- **What needs to be done**:
Convert everything from the line containing "Which of these" down to the last line of the items into a Markdown table with the columns Row and Line, numbering each line and leaving out blank lines.

____ Input for this task

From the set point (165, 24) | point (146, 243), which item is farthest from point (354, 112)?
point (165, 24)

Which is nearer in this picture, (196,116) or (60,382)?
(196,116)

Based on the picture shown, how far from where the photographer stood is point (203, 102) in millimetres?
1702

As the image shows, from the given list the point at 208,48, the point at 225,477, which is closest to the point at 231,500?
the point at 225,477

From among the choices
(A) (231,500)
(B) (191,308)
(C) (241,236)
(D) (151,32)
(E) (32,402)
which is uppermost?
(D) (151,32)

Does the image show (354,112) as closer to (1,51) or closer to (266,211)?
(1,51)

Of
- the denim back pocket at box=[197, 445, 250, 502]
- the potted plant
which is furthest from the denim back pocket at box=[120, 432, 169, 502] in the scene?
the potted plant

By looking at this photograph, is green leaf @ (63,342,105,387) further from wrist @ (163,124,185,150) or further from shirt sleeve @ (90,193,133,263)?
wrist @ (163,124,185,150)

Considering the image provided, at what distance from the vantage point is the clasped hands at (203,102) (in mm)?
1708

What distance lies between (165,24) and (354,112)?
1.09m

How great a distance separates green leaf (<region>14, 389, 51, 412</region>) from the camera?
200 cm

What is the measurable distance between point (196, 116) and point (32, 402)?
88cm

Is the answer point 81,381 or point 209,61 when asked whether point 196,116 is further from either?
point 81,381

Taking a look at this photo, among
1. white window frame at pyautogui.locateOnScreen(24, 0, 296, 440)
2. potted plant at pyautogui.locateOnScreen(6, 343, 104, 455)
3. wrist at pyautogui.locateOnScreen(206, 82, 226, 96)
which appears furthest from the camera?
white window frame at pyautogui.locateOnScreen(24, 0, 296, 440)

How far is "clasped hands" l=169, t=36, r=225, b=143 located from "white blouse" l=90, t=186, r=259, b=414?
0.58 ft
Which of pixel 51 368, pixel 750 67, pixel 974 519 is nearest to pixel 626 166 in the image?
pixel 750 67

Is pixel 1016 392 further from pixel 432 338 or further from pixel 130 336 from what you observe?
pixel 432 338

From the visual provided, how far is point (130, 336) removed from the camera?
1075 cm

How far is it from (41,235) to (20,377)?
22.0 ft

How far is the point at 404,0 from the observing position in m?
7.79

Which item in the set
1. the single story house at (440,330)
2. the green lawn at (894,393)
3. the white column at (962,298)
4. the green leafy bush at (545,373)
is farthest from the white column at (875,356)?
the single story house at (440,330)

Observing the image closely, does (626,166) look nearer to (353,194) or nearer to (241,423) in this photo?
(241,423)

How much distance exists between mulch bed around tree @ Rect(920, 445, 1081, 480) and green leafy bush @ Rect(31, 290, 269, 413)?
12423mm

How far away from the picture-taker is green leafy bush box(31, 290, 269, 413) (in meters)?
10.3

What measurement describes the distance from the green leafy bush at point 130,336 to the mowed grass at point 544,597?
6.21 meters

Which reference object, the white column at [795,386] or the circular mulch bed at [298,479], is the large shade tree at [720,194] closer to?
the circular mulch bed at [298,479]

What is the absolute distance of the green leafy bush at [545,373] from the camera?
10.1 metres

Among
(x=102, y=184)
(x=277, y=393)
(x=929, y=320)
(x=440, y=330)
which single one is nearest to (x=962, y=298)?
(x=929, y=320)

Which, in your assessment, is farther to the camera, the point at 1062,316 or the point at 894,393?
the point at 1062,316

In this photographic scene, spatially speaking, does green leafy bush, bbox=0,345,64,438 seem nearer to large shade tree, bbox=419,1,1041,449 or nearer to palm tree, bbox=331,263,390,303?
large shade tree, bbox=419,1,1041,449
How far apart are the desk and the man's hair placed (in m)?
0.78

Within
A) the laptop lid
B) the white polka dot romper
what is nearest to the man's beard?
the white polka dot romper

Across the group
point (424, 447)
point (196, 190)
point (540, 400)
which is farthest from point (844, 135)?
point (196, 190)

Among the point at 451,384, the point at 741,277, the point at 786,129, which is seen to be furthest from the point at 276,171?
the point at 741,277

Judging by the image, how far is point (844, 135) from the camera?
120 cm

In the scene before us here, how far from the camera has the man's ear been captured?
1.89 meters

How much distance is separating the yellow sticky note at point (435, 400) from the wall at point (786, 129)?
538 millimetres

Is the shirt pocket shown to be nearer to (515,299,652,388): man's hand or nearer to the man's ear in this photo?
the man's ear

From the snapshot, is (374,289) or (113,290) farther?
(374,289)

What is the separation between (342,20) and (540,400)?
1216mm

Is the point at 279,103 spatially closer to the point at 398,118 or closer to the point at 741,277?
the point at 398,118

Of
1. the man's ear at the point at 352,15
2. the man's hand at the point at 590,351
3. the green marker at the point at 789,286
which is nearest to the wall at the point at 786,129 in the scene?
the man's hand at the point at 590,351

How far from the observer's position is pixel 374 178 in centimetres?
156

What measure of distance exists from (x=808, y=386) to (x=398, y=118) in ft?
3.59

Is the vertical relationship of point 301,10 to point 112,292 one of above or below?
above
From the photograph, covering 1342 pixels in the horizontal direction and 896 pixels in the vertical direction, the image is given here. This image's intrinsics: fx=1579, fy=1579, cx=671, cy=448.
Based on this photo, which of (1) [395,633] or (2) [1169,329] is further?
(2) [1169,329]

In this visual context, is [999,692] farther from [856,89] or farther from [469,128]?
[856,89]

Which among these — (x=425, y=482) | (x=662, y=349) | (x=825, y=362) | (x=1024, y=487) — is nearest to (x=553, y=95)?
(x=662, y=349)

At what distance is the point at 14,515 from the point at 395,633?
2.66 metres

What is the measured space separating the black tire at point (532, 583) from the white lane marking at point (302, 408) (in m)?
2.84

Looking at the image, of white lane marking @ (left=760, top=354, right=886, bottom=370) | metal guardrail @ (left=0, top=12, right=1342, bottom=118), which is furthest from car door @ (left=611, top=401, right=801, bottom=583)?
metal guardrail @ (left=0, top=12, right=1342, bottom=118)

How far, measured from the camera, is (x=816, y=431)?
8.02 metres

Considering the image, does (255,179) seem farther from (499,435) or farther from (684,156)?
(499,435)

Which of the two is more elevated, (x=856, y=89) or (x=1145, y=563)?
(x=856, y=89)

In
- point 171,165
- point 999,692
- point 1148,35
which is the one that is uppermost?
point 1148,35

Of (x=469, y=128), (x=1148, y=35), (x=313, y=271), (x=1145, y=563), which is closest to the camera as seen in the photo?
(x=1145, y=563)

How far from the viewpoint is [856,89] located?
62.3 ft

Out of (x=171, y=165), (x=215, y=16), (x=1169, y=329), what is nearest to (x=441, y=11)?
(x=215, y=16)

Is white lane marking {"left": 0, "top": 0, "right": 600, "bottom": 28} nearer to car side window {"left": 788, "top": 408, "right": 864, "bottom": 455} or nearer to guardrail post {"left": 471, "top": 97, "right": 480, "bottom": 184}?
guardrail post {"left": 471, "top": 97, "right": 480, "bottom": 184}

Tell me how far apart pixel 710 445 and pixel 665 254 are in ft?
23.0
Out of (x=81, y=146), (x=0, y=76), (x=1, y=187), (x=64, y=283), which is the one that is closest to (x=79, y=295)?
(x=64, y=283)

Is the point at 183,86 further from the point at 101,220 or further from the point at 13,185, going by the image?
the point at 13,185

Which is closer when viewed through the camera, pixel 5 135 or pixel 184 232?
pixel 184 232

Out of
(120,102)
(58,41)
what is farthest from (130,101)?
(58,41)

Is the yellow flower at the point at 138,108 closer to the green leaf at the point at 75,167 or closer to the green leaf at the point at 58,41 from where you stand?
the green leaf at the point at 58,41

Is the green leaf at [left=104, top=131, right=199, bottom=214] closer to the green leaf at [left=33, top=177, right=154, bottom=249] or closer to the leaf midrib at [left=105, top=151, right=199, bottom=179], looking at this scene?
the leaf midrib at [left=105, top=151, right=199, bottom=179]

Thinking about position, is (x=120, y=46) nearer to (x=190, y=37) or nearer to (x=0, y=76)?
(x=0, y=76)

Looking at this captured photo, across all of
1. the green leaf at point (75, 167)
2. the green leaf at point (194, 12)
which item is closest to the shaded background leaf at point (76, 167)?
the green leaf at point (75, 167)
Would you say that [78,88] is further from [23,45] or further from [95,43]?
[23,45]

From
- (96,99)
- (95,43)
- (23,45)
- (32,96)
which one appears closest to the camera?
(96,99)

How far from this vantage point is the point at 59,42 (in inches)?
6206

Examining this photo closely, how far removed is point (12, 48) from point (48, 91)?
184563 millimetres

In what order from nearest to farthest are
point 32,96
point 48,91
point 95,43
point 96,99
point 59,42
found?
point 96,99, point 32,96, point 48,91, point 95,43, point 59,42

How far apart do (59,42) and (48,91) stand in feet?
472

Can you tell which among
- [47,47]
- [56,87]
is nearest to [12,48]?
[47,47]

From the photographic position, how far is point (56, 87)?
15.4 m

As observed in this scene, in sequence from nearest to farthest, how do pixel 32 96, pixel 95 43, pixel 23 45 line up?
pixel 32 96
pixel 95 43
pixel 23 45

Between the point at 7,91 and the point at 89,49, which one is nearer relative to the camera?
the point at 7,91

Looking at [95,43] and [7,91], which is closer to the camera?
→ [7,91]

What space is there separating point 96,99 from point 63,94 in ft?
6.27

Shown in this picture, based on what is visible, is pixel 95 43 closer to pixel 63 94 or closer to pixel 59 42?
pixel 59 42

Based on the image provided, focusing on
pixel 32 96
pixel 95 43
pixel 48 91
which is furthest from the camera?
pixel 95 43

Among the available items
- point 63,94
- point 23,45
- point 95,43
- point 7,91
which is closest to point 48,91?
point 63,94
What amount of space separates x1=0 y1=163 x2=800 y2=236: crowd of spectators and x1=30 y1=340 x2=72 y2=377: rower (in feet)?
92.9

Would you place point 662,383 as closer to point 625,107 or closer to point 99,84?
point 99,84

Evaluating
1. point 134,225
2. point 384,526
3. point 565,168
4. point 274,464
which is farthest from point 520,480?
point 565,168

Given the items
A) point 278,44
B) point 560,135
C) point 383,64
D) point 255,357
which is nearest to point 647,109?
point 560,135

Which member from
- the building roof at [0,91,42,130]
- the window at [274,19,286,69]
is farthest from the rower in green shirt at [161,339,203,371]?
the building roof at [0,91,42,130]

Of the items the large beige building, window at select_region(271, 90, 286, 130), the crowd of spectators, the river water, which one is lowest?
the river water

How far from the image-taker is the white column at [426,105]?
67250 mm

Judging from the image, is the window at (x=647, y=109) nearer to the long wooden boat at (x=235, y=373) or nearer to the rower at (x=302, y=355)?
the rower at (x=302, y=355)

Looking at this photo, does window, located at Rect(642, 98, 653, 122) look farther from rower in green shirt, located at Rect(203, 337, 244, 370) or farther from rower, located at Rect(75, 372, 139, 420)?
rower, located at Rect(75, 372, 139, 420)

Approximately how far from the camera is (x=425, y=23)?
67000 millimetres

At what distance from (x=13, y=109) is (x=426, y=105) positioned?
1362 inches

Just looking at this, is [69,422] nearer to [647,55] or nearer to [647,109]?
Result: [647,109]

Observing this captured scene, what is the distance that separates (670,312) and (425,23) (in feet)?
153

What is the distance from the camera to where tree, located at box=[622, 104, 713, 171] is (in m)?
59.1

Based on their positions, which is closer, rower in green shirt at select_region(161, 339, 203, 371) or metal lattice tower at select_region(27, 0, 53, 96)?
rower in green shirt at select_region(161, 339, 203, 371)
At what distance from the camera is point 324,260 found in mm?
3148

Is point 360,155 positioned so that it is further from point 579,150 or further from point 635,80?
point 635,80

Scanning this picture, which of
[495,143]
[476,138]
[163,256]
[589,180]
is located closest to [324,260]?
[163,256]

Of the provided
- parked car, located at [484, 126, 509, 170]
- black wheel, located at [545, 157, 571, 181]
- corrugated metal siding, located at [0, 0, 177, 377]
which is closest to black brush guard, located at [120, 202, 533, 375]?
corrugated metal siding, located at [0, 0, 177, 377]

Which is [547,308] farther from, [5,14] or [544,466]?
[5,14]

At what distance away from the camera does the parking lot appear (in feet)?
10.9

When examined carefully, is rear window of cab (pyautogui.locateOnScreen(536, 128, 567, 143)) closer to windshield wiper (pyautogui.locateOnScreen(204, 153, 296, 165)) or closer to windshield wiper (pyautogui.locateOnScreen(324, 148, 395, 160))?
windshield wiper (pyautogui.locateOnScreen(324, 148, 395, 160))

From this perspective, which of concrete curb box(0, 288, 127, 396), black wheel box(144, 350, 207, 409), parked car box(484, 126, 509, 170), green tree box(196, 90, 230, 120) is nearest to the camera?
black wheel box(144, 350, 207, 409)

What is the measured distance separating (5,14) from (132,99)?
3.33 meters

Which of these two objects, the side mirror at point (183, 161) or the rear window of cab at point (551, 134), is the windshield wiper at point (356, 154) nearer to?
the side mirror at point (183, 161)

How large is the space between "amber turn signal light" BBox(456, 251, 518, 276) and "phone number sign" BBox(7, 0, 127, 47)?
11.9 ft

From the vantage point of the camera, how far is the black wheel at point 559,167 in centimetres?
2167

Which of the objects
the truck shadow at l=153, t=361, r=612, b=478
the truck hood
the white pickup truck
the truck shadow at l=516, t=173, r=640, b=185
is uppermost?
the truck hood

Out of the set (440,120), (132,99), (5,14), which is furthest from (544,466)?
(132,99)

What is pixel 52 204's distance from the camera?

________

- **Task solution**:
| Row | Line |
|---|---|
| 1 | Which of these two objects, the side mirror at point (183, 161) or the rear window of cab at point (551, 134), is the windshield wiper at point (356, 154) nearer to? |
| 2 | the side mirror at point (183, 161) |
| 3 | How large is the space between "amber turn signal light" BBox(456, 251, 518, 276) and "phone number sign" BBox(7, 0, 127, 47)? |
| 4 | 11.9 ft |
| 5 | From the vantage point of the camera, how far is the black wheel at point 559,167 in centimetres? |
| 6 | 2167 |
| 7 | Which of the objects |
| 8 | the truck shadow at l=153, t=361, r=612, b=478 |
| 9 | the truck hood |
| 10 | the white pickup truck |
| 11 | the truck shadow at l=516, t=173, r=640, b=185 |
| 12 | is uppermost? |
| 13 | the truck hood |
| 14 | Out of the set (440,120), (132,99), (5,14), which is furthest from (544,466)? |
| 15 | (132,99) |
| 16 | What is pixel 52 204's distance from the camera? |